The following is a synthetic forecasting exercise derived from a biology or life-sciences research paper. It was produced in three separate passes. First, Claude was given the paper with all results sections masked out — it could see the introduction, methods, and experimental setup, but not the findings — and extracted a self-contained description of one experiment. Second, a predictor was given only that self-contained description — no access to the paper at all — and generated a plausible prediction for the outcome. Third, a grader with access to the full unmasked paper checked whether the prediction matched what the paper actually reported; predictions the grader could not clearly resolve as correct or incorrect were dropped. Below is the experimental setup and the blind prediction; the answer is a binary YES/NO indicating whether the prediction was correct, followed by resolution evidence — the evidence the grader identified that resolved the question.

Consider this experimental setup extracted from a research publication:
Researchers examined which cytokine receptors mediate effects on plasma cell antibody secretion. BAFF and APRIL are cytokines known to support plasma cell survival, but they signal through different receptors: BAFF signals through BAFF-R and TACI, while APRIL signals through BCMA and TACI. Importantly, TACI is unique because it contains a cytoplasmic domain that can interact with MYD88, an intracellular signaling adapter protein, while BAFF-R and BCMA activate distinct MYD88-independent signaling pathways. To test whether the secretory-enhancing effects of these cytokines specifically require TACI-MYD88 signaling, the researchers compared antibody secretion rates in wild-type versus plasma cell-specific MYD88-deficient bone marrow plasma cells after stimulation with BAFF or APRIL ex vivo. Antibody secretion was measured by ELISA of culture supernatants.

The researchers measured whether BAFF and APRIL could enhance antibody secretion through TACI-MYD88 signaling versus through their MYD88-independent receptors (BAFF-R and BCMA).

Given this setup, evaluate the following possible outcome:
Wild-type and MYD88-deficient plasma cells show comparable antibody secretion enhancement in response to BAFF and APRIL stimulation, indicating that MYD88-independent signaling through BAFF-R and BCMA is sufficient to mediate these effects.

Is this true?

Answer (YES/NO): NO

**TRY IT:**
From the entries, report each line that includes the word "this".

**RESPONSE AREA:**
Consider this experimental setup extracted from a research publication:
Given this setup, evaluate the following possible outcome:
Is this true?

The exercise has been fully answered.